*TRECHO DO TEXTO*

● ● ● ●

A capacidade de concentração dos seres humanos está
diminuindo a cada geração. Uma pesquisa da Microsoft Corp conduzida no Canadá,
em 2015, com 2 mil pessoas indicou que a tecnologia nos deixou com uma atenção
mais curta que a de um peixinho dourado. Para monitorar a atividade cerebral, o
estudo, que foi publicado pela revista Time,
também fez eletroencefalogramas em 112 voluntários e detectou que a
concentração sofreu impactos significativos pelo uso de dispositivos portáteis
e das mídias digitais. Em 2000, a atenção era de 12 segundos, em média; em 2013
caiu para oito segundos – um segundo atrás da média dos tais peixinhos
dourados. Além de detectar o problema, os cientistas passaram a estudar como
treinar os distraídos para auxiliá-los a se focar em tarefas; a expandir a atenção.

● ● ● ●

*TRABALHO SOLICITADO*
A. Altere os registros abaixo, trocando "bounding boxes" por "caixas delimitadoras" e deixando todo o resto como está.
B. Escreva a continuação do texto sobre a queda da capacidade de concentração humana, começando logo após a última frase apresentada.

● ● ● ●

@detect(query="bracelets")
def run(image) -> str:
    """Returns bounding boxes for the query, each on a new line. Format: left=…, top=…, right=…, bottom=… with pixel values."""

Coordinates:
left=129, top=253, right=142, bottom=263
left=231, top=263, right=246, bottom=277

● ● ● ●

*CONJUNTO DE RESPOSTAS*
A.
@detect(query="bracelets")
def run(image) -> str:
    """Returns caixas delimitadoras for the query, each on a new line. Format: left=…, top=…, right=…, bottom=… with pixel values."""

Coordinates:
left=129, top=253, right=142, bottom=263
left=231, top=263, right=246, bottom=277

B.
Esse treinamento é essencial para entendermos quais os desafios que enfrentamos
e as oportunidades para educar e preparar os jovens das gerações Millenniale
Z
para o futuro.
A geração Millennial surgiu em um momento de
melhoria da economia mundial, da forte expansão urbana e do avanço da
tecnologia. Nascidos em meados da década de 1980 até 1990, esses jovens viveram
com mais intensidade a transição de um mundo com acesso limitado à informação
para o conhecimento a poucos cliques de distância. A geração Z, em
contrapartida, é a primeira que cresceu em um mundo dominado pela internet; são
fluentes em tecnologia.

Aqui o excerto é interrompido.